Task statement: Put the records from the line with "From furthest to" to the line with "3. the wooden skewer at point (943, 461)" into a two-column CSV with the columns text and answer. Give one row per record, with each value in a single quoted field and line breaks replaced by spaces.

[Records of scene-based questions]
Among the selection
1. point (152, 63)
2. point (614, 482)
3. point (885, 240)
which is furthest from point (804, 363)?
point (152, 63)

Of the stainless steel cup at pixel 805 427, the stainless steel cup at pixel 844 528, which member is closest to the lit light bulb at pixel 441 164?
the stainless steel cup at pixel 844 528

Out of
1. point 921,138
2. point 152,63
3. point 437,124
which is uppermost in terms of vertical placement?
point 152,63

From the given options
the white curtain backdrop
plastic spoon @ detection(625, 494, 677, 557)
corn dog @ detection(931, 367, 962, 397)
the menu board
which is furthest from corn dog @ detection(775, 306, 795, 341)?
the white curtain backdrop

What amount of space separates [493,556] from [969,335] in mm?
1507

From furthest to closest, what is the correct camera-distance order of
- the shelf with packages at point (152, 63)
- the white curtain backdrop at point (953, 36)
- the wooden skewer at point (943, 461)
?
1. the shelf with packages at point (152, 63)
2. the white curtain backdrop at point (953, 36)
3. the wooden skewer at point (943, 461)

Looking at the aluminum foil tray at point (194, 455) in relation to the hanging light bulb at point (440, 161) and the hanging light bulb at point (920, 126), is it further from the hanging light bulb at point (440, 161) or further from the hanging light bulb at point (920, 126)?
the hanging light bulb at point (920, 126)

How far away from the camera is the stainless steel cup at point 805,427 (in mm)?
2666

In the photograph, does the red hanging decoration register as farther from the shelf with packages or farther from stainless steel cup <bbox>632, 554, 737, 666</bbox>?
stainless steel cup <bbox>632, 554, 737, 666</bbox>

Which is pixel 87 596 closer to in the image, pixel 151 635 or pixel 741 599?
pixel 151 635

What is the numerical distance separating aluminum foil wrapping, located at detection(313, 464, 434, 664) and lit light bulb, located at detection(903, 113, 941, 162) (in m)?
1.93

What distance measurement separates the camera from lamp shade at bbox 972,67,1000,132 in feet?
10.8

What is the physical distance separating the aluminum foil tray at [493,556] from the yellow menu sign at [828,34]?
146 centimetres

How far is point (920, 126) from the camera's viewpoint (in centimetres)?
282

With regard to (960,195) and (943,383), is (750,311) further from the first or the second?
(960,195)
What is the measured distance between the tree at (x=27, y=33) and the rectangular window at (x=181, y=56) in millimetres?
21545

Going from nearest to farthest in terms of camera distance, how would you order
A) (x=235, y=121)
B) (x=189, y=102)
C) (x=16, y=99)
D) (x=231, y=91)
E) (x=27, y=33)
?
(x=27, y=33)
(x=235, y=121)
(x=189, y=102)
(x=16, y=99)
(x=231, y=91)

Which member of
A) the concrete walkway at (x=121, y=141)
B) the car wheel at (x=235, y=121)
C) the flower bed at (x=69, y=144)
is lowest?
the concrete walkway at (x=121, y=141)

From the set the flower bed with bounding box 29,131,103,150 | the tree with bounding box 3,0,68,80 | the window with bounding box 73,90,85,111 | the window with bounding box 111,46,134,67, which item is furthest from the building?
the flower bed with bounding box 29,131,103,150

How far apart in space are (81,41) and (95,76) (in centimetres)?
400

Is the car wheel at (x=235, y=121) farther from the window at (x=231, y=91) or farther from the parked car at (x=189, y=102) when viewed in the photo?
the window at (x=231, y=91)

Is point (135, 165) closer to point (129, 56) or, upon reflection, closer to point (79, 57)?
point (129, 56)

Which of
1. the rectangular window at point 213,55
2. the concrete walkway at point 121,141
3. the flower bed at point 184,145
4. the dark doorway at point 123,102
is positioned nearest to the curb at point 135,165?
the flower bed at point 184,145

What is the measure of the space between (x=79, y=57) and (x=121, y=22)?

Completed exercise:
text,answer
"From furthest to closest, what is the correct camera-distance order of - the shelf with packages at point (152, 63) - the white curtain backdrop at point (953, 36) - the wooden skewer at point (943, 461) ?","1. the shelf with packages at point (152, 63) 2. the white curtain backdrop at point (953, 36) 3. the wooden skewer at point (943, 461)"